«David Maria Turoldo era nato in Friuli nel 1916, ma la sua vera città sarebbe stata Milano. Fu lì che durante la guerra, nel 1940 il cardinale Schuster lo invitò a tenere importanti discorsi in Duomo, fu lì che Turoldo divenne attivo durante gli anni del periodo della Resistenza e fu sempre a Milano che Turoldo rappresentò negli anni del secondo dopoguerra un punto di riferimento della parte moderna della Chiesa». Con queste parole Paolo Mieli ricorda il frate poeta dei Servi di Maria al quale, in occasione del centenario della nascita, Rai Cultura dedica il documentario Padre Turoldo, il poeta di Dio di Antonia Pillosio, in onda martedì 22 novembre alle 22.10 su Rai Storia, per il ciclo «Italiani».
Padre Turoldo, frate dei Servi di Maria, inizia ad apparire sulla scena sociale e politica negli anni Quaranta del Novecento, in un tempo di grandi speranze e cambiamenti, di grandi progetti per il futuro. È stato un grande poeta, frequentatore e amico degli intellettuali, ha fatto la Resistenza, «combattendo per l’umano contro il disumano», come affermava lui stesso, ma ha sempre mantenuto distinti i confini tra Chiesa e politica. La sua grande produzione poetica lo ha imposto all’attenzione della critica e dei lettori come una delle voci emblematiche della poesia religiosa contemporanea. Ma i poveri e gli ultimi sono sempre stati la sua passione.

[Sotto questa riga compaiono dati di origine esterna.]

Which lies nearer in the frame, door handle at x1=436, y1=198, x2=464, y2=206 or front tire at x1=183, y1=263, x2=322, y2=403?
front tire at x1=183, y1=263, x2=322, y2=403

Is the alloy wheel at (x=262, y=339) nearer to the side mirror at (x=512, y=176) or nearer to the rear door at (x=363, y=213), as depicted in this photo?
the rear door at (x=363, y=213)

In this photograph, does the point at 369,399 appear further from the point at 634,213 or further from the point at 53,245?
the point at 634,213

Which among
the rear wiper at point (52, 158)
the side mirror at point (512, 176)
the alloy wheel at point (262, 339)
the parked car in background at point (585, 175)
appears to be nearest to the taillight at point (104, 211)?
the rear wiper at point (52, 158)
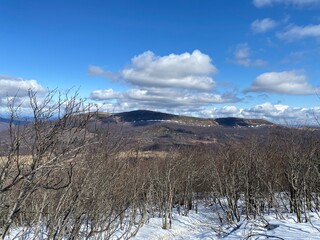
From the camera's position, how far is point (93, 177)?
1076 cm

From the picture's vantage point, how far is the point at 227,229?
59.0 feet

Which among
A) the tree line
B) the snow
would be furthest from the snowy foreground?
the tree line

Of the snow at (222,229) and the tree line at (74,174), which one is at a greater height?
the tree line at (74,174)

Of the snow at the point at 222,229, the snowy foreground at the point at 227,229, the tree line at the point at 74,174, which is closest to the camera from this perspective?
the tree line at the point at 74,174

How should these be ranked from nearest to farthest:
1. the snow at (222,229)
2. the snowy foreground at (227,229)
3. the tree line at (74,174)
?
the tree line at (74,174) → the snow at (222,229) → the snowy foreground at (227,229)

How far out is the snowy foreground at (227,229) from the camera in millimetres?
12352

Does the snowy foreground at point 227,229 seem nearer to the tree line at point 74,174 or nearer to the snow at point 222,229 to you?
the snow at point 222,229

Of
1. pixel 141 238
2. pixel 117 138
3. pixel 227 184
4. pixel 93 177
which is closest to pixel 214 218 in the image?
pixel 227 184

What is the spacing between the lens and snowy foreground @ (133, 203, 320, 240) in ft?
40.5

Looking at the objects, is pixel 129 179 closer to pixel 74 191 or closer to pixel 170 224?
pixel 170 224

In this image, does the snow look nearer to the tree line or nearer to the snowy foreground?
the snowy foreground

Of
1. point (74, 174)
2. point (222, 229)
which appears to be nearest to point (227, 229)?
point (222, 229)

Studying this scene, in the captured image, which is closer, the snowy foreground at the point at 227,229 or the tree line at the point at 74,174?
the tree line at the point at 74,174

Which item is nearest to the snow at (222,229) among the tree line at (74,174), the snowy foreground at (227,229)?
the snowy foreground at (227,229)
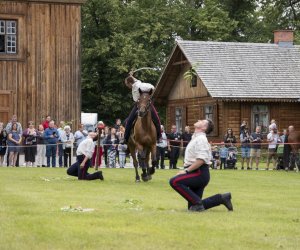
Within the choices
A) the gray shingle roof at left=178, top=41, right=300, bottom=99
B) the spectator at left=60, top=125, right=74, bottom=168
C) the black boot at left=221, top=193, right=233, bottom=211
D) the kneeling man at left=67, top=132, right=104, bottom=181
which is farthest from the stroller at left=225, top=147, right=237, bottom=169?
the black boot at left=221, top=193, right=233, bottom=211

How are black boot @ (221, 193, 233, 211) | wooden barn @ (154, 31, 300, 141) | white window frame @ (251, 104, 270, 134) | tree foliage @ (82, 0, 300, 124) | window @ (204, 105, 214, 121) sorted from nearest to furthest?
black boot @ (221, 193, 233, 211) → wooden barn @ (154, 31, 300, 141) → white window frame @ (251, 104, 270, 134) → window @ (204, 105, 214, 121) → tree foliage @ (82, 0, 300, 124)

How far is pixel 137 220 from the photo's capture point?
1212 centimetres

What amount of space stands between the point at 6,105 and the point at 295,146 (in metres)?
14.4

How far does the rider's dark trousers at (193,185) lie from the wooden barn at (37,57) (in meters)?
27.3

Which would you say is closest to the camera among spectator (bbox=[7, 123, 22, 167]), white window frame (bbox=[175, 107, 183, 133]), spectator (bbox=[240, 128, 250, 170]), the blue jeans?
spectator (bbox=[7, 123, 22, 167])

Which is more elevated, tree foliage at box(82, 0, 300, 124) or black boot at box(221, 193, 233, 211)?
tree foliage at box(82, 0, 300, 124)

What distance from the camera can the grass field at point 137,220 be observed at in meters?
9.99

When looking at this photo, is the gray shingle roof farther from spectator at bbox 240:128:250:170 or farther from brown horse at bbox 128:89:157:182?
brown horse at bbox 128:89:157:182

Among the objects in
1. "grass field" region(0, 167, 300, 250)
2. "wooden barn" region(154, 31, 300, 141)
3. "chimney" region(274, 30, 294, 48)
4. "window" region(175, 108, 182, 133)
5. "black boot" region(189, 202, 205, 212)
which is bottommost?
"grass field" region(0, 167, 300, 250)

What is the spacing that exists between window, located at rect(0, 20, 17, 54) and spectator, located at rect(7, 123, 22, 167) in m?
9.11

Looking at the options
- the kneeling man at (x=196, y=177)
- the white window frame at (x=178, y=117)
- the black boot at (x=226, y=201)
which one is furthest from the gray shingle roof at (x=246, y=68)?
the kneeling man at (x=196, y=177)

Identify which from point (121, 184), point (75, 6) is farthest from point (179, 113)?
point (121, 184)

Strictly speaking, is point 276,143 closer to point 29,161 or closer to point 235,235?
point 29,161

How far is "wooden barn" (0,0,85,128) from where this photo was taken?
39844 mm
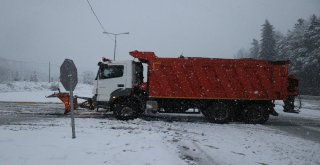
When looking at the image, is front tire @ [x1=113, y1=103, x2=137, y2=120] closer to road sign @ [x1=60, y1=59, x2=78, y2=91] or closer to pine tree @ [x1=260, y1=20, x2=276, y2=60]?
road sign @ [x1=60, y1=59, x2=78, y2=91]

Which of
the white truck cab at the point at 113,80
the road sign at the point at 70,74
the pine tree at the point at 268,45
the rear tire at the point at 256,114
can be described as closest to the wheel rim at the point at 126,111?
the white truck cab at the point at 113,80

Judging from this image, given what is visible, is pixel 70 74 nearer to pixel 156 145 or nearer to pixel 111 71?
pixel 156 145

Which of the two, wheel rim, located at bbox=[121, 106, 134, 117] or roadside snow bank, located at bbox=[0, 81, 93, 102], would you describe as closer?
wheel rim, located at bbox=[121, 106, 134, 117]

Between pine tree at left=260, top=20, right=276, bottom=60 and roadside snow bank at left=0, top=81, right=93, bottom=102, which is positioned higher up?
pine tree at left=260, top=20, right=276, bottom=60

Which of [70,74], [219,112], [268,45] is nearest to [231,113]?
[219,112]

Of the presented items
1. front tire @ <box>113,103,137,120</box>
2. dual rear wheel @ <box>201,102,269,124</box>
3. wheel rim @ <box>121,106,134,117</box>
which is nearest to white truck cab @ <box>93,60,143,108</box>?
front tire @ <box>113,103,137,120</box>

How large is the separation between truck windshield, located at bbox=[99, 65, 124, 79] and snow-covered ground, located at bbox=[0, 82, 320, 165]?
3344 millimetres

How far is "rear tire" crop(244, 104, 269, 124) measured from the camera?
1535 centimetres

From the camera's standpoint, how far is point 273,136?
1189cm

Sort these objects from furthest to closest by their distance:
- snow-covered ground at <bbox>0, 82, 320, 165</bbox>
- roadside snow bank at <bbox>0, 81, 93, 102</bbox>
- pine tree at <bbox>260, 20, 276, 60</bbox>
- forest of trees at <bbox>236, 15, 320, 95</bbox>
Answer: pine tree at <bbox>260, 20, 276, 60</bbox> < forest of trees at <bbox>236, 15, 320, 95</bbox> < roadside snow bank at <bbox>0, 81, 93, 102</bbox> < snow-covered ground at <bbox>0, 82, 320, 165</bbox>

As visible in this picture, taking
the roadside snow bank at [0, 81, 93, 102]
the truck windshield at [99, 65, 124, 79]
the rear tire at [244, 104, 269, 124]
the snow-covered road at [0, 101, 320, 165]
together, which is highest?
the truck windshield at [99, 65, 124, 79]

«Turoldo è paradossalmente una figura che è stata amata e odiata, che è stata spesso ricomposta nella sua storia complicatissima», dice il cardinale Gianfranco Ravasi che, con la storica Mariangela Maraviglia, padre Ermes Ronchi e don Nicola Borgo, ripercorre alcuni momenti cruciali della vita del frate.
Il documentario, realizzato con il materiale delle Teche Rai, raccoglie molte testimonianze di padre Turoldo, registrate in diversi momenti della sua vita da «rivoluzionario tradizionalista», come lo definirono i suoi confratelli più giovani. E come affermava lui stesso: «Io son partito e ho girato il mondo, sono veramente un pellegrino, un vagabondo, si potrebbe dire tra virgolette, ma tuttavia il mio punto di partenza e arrivo è sempre il Friuli, dal punto di vista dell’emozione e del sentimento».
Ed è proprio con le immagini del suo film Gli Ultimi, girato e prodotto in Friuli nel 1962 (ora conservato nella Cineteca del Friuli a Gemona) e con i ricordi di quei momenti rivissuti dal fotografo di scena Elio Ciol che inizia questo racconto della sua vita. «L’uomo è la cifra essenziale della vicenda turoldiana e dell’impegno turoldiano. E questa passione è una riserva di fiducia e di speranza valida anche per il nostro presente», sottolinea la storica Maraviglia. Ma il suo cristianesimo critico nei confronti della tradizione è causa di suoi allontanamenti dall’Italia, suggeriti dalla parte più conservatrice della Chiesa. Poesia e fede, arte e religione, spiritualità e fantasia, intuizione e raziocinio, tutto è unito nella testimonianza di questo frate, difficilmente decifrabile, dalla grosse passioni e amicizie.
Al documentario hanno collaborato il Centro del Priorato di Sant’Egidio in Fontanella, il Convento San Carlo al Corso, la Pontificia Facoltà Teologica Marianum, il centro culturale e spirituale il Ridotto, il Comune di Sedegliano mettendo a disposizione diverso materiale preso dai propri archivi.